Clearly faster, cheaper Internet

Clearwire AKA 'Clear' opened up Metro Portland as its second city where individuals and businesses can get high speed wireless internet via WiMAX at reasonable cost, and after a cost analysis, we took the plunge.

The home service pricing below includes $5/mo to rent a Motorola 2.5GHz WiMAX transceiver. You can buy instead of rent, but since hardware gets cheaper, we figured we'd rent at first... besides, if there's a failure, they're responsible for the transceiver if they own it.

$25/mo provides up to 768 kbps down, 128 kbps up.
$35/mo provides up to 3,000 kbps down, 384 kbps up.
$35/mo provides up to 6,000 kbps down, 512 kbps up.

There's no $35 sign-up fee if you obligate for 2 years of service instead of month-to-month, and there's a seven day 'remorse' period for cancellation. There's also mobile service and business service, both spendier than home service.

The hookup took 5 minutes; plug in power, let it find the signal (two towers within a mile of our suburban unincorporated area), then unplug the DSL 'modem' and plug the ethernet cable from the DSL 'modem' into the back of the Clear transceiver, then power cycle the WiFi router/switch. Did not have to make ANY changes in the settings of the WiFi router/switch.

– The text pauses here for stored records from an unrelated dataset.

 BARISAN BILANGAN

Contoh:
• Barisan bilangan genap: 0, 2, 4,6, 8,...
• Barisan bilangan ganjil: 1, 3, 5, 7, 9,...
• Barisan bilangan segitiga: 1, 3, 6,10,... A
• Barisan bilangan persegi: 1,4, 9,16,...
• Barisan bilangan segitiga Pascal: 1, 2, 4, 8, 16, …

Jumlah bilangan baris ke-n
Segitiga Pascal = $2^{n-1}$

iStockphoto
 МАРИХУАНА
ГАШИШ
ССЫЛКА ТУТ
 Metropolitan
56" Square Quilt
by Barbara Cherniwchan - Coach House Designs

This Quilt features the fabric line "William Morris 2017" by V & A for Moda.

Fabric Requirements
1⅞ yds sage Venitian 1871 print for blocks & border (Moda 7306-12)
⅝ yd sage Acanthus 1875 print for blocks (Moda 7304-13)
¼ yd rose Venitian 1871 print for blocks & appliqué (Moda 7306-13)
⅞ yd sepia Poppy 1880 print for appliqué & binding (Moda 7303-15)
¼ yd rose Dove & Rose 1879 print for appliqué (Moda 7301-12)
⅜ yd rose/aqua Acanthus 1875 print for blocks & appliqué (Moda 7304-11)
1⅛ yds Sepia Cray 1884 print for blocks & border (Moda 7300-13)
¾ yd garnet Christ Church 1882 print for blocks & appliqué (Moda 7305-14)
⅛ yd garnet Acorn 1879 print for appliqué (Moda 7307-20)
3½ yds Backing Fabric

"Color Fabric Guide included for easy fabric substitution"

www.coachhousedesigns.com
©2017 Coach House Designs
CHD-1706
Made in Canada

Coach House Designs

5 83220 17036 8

Speedtest.net reported an average around 5,400 kbps down, 400 kbps up, which is not too shabby at all, better than advertised and better than the mean of 1,204 down, 588 up which $55/mo. Qwest DSL provides. The latency was higher, but still reasonable for gaming.

We'll still keep our landline, as we're belt+suspenders when it comes to calling 9-1-1, but the Vonage Voice Over Internet Protocol (VOIP) line is probably going over to Clear when they're ready to start offering voice service, depending on the entire feature set once they're ready to talk about their $25 VOIP package. Update: OBTW, Vonage works better than it did with DSL.

The salesrep in their Clackamas Promenade store, John L., knew his product, wasn't pushy, and was easy to deal with. He was able to show me the tower location and calculate whether it would work OK based on my street address, and said the metro area had been mapped with drive testers, street-by-street, to make sure those estimates were accurate.

Their other stores are at 1512 N.E. Broadway, the Uptown Shopping Center and 1233 N.W. Lovejoy, and they sell through oodles of dealers, e.g., Grate Computers in NoPo, Agility Computers in Gresham, Budget Computers in Beaverton, Gadget Guyz in Vancouver as well as numerous others.